To be done:
Render every line of the listing below as a numbered list, leaving out any blank lines.

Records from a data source
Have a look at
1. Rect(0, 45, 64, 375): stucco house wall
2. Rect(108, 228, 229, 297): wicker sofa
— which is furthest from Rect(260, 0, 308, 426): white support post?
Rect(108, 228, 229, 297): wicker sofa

Task response:
1. Have a look at
2. 1. Rect(0, 45, 64, 375): stucco house wall
3. 2. Rect(108, 228, 229, 297): wicker sofa
4. — which is furthest from Rect(260, 0, 308, 426): white support post?
5. Rect(108, 228, 229, 297): wicker sofa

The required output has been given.